鋼鉄の精神と魂のアメリアは斜め上に解釈していた。

アメリアを腕の中から離さず、黒い笑みを浮かべわざと溢れさせている魔力で室内の温度をじわじわと下げているロイドと、無表情ながら心配そうに眼鏡の奥の瞳を向けるアーク、そして無表情ながら明らかに怒っている事が分かる程に、背後に混沌の扉を出現させているライラである。

アメリアの内心は戦々恐々で震えあがっている。


「雇い主の執務室を破壊するとはいい度胸だな?侍女ライラ?」


あっやっぱり破壊したのがいけなかったんですねぇとアメリアは一人納得している。

ライラが混沌の扉を出現させても彼女の精神力が暴走する事はないので、アークのように感情で開く事はないと分かっているが、アメリアは怖いものは怖い。

明らかに向けられているのが自分を離さない父ロイドであるから尚怖い。

折角、物語から離脱させたというのにライラに彼が殺されては困るといった心境である。


ライラは素に戻っているアメリアを確認し、小さく舌打ちを打つ。

隣にいるアークにはしっかりと聞こえていた。


「これは大変失礼いたしました。しかしながら、わ た し の主であるお嬢様の身に危険を感じました故、ご了承頂ければと」

「何が危険だというんだ?家族の触れ合いを邪魔する権利はお前にはないだろう」

「ええ!家族の触れ合いだけでしたらね!」


アメリアは何故か彼らの背後に執務室とこの屋敷の廊下だけのはずなのに、本に出てきそうな悪魔のような何かが見えている錯覚を覚えた。
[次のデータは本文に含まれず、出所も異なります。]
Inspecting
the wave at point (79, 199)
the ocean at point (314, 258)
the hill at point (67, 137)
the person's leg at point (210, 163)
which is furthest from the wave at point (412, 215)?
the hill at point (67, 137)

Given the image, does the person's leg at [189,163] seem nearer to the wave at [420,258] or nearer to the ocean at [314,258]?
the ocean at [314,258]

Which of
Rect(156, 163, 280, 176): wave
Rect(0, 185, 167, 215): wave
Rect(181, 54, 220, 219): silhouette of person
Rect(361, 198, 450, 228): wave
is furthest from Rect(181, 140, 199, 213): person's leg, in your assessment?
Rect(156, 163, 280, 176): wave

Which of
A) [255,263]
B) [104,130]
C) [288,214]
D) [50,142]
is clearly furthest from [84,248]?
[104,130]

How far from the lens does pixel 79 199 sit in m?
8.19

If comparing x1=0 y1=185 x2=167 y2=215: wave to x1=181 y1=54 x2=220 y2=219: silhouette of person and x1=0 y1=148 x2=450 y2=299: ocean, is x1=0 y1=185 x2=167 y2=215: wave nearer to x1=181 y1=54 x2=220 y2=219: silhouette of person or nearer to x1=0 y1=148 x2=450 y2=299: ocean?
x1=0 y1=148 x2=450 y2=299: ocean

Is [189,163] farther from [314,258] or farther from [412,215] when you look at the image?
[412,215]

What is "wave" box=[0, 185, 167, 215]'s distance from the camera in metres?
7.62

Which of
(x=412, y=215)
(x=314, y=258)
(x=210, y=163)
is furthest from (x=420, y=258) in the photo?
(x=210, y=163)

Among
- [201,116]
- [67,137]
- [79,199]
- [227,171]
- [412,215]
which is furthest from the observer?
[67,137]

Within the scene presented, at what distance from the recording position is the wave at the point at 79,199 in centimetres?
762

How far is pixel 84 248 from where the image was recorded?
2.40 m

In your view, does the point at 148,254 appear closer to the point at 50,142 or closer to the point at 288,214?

無表情に怒りを滲ませている侍女と真黒い笑みを張り付け氷の公爵モードの父。

これは何なんだとアメリアは思っている。

ロイドの黒い笑みに浮かぶ青の瞳がキラリと鋭く細められ、アメリアを抱く力が少し強くなる。

アメリアはとりあえず状況判断の為、眺めている状態だ。

大人しく抱かれているアメリアにライラは内心かなりの回数、舌打ちする。


「アスターの時のようにはいかないぞ、ライラ」

「やっぱり!お嬢様についているべきだった!」


無表情のライラの顔がぎりりっと歪んだ事にアメリアは驚いている。一体二人は何の会話をしているのか全く分かっていない。扉を壊した事についてじゃなかったのかといった心境である。

流石にこれ以上はまずいとライラをアークが止めに入る。

何故彼が彼女に近づけられているのかは彼の切り裂かれている執事服が物語っている。


「ライラ!旦那様になんて口の聞き方を…」

「お前は黙っていなさい!沈めますよ!」

「さっきまで本当に沈みかけていましたよ!」


(うーんこの状況は本当になんなんですかねー?最近私の周りでこういう状況良く生まれますね…明らかに神さま方が介入しているのが目に見えるんですけど…。はて…どんな風に介入しているのか考えてみませんと)


アメリアは内心首をかなり捻っている。斜め45度から見れば世界の景色が変わるのかと思っていたがそうでもない。

無表情ながら悲鳴じみた声を珍しく上げているアークを眺めていると、アメリアを抱くロイドの腕の力が先程より強くなり横抱きにされて彼女の体が持ち上がった。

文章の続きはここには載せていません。